Stored data:

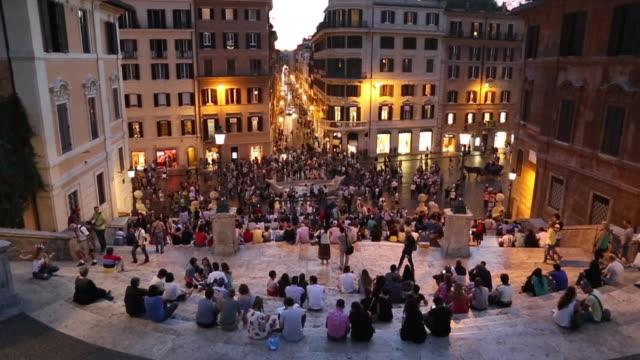 scalinata di piazza di spagna - cultura italiana video stock e b–roll
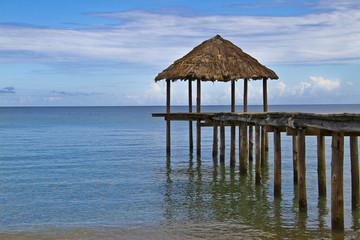 Ponton d'une plage de Mayotte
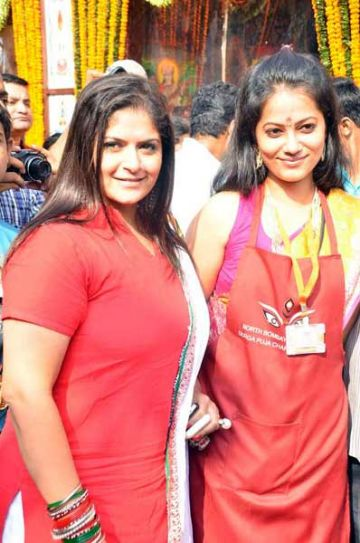 Pragati Mehra and friend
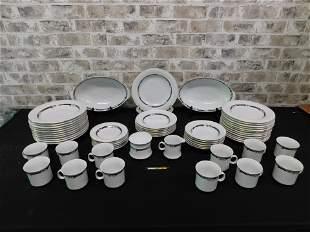 Service for 12 Dinnerware Set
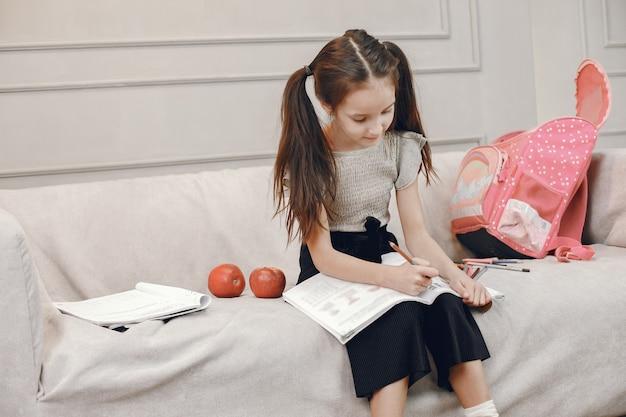 Ragazza che disegna nel libro da colorare. soggiorno. ragazza della scuola.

Task goal:
Except for the pictures, set down all of the records exactly.

Worked solution:
 scalinata di piazza di spagna - cultura italiana video stock e b–roll
 Ponton d'une plage de Mayotte
 Pragati Mehra and friend
 Service for 12 Dinnerware Set
 Ragazza che disegna nel libro da colorare. soggiorno. ragazza della scuola.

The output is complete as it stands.